··· Vorliegender Text
Bildung ist ein Grundrecht
PSG-Kandidat spricht auf Schülerdemonstration in Limburg
Von Marianne Arens
22. Januar 2008
Seit Monaten kommt es in Hessen immer wieder zu Schüler- und Studentenprotesten, und kurz vor den Landtagswahlen findet fast täglich eine Demonstration oder Kundgebung statt. Das Thema Bildung spielt im hessischen Landtagswahlkampf eine besondere Rolle; mehrere Umfragen haben die Bildung sogar als Thema Nummer eins ausgemacht.
1999 hatten grassierender Lehrermangel und Unterrichtsausfall dazu beigetragen, dass Roland Koch die Führung des Landes von der diskreditierten SPD übernehmen konnte. In den seither vergangenen neun Jahren hat sich jedoch nichts zum Besseren gewandt - im Gegenteil: Die Bildungsbilanz der Koch-Regierung zeigt ein verheerendes Bild.
Dem chronischen Lehrermangel und Stundenausfall versuchte man unter Koch mit der "Unterrichtsgarantie" und ihrem Nachfolgemodell, der "Unterrichtsgarantie plus", beizukommen: Dabei werden so genannte "Quereinsteiger" ohne pädagogische Ausbildung als Lehrervertreter eingesetzt, worunter natürlich die Qualität des Unterrichts leidet und professionelle Standards des Lehrberufs auf der Strecke bleiben.
Zudem hat die unter Koch eingeführte 42-Stunden-Woche für Beamte dazu geführt, dass Lehrkräfte in Hessen die höchste Pflichtstundenzahl seit dem II. Weltkrieg leisten, was der Landesregierung ermöglicht hat, effektiv Hunderte Lehrerstellen einzusparen.
Laut einem Bericht der Wirtschaftswoche landete Hessen im Zeitraum 2003-2005 auf dem drittletzten Rang aller Bundesländer. In einem Schüler-Lehrer-Ranking wurde eine Zunahme von 0,5 Prozent verzeichnet, was bedeutet, dass die Anzahl der Schüler, die auf einen Lehrer oder eine Lehrerin kommen, sogar noch gestiegen ist, während sie im Bundesdurchschnitt um ein Prozent gefallen ist.
······
··· Vorliegende Angaben
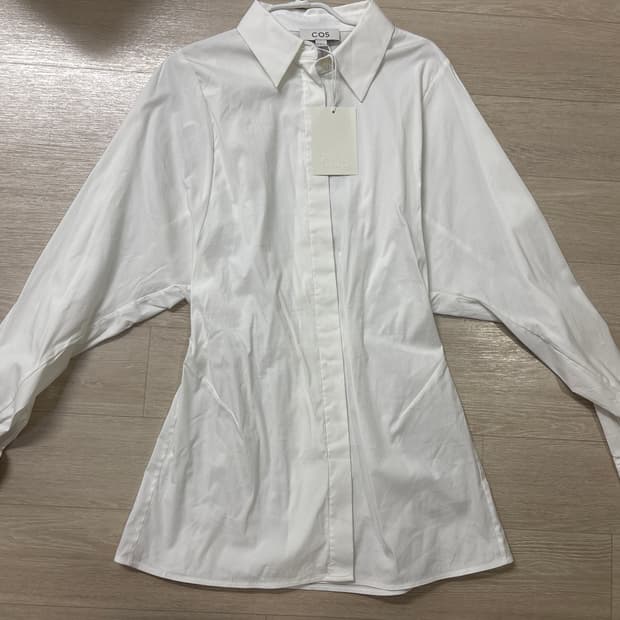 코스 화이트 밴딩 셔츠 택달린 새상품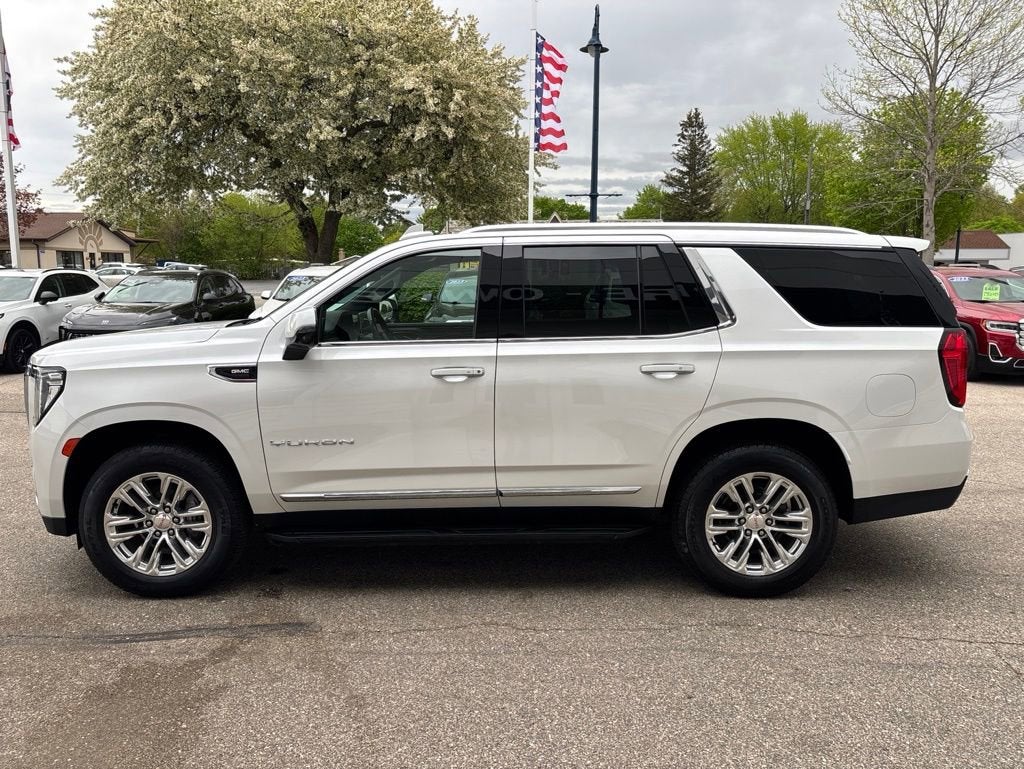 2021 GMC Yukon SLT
······
··· Vorliegende Angaben
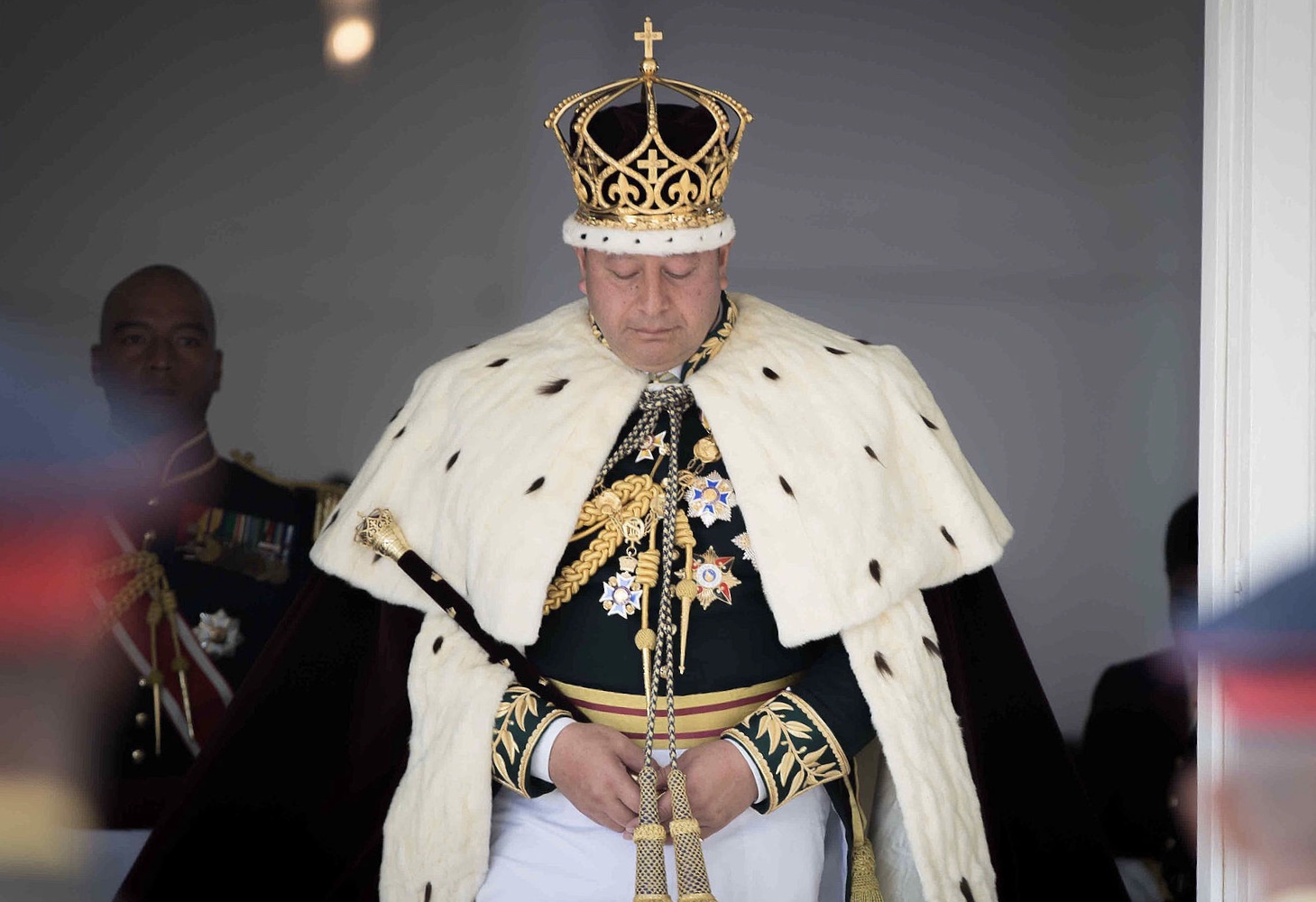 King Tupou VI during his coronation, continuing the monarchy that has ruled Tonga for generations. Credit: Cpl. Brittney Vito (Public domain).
······
*Deine Aufgabe*. Schreib aus dem Text über die Schülerproteste in Hessen das Stück Wort für Wort ab, das mit „1999 hatten grassierender“ einsetzt und mit „der Strecke bleiben.“ aufhört.

*Deine Antwort*.
1999 hatten grassierender Lehrermangel und Unterrichtsausfall dazu beigetragen, dass Roland Koch die Führung des Landes von der diskreditierten SPD übernehmen konnte. In den seither vergangenen neun Jahren hat sich jedoch nichts zum Besseren gewandt - im Gegenteil: Die Bildungsbilanz der Koch-Regierung zeigt ein verheerendes Bild.
Dem chronischen Lehrermangel und Stundenausfall versuchte man unter Koch mit der "Unterrichtsgarantie" und ihrem Nachfolgemodell, der "Unterrichtsgarantie plus", beizukommen: Dabei werden so genannte "Quereinsteiger" ohne pädagogische Ausbildung als Lehrervertreter eingesetzt, worunter natürlich die Qualität des Unterrichts leidet und professionelle Standards des Lehrberufs auf der Strecke bleiben.